> _THE PROBLEM_
Please retype everything from the line containing "How far from the lens" down to the line containing "At what distance" in the records below, reproducing those lines without any change.

> _DATA FOR THIS EXERCISE_
* START *

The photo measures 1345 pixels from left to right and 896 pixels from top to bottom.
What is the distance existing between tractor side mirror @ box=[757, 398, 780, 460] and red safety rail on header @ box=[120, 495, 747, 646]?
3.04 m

* END *
* START *

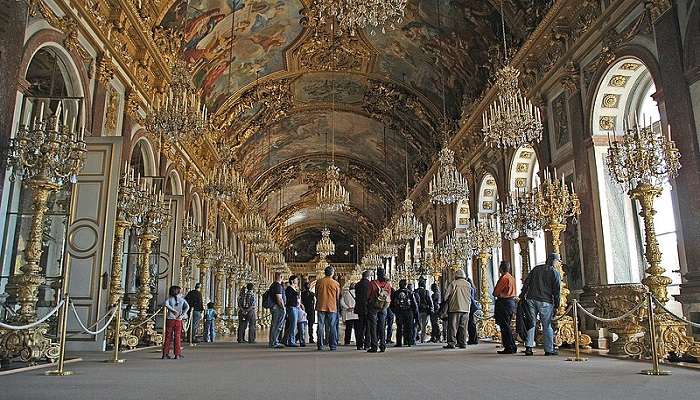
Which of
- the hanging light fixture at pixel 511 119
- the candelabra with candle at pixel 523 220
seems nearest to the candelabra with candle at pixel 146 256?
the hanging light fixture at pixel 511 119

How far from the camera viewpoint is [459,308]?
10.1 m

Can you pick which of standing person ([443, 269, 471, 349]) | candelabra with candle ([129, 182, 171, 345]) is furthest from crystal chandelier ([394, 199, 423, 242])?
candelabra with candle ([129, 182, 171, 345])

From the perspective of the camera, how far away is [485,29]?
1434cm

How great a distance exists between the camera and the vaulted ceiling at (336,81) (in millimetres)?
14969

* END *
* START *

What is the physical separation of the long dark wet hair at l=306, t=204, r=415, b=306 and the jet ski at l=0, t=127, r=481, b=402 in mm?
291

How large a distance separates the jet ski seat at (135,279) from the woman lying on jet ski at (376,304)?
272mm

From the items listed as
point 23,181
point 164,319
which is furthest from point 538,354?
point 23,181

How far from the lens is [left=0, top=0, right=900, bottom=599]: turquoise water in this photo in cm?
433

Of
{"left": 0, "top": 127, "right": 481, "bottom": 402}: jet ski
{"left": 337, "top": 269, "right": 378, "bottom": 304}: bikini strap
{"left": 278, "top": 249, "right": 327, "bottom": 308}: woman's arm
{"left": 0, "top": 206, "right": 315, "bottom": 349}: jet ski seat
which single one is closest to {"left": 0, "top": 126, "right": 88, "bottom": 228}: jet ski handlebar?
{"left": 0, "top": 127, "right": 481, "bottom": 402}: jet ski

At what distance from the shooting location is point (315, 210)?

* END *

> _RESULT_
How far from the lens is [left=0, top=0, right=900, bottom=599]: turquoise water in this photo in cm?
433

Of
{"left": 0, "top": 127, "right": 481, "bottom": 402}: jet ski
{"left": 337, "top": 269, "right": 378, "bottom": 304}: bikini strap
{"left": 278, "top": 249, "right": 327, "bottom": 308}: woman's arm
{"left": 0, "top": 206, "right": 315, "bottom": 349}: jet ski seat
which single one is closest to {"left": 0, "top": 126, "right": 88, "bottom": 228}: jet ski handlebar?
{"left": 0, "top": 127, "right": 481, "bottom": 402}: jet ski

At what distance from the shooting location is point (315, 210)?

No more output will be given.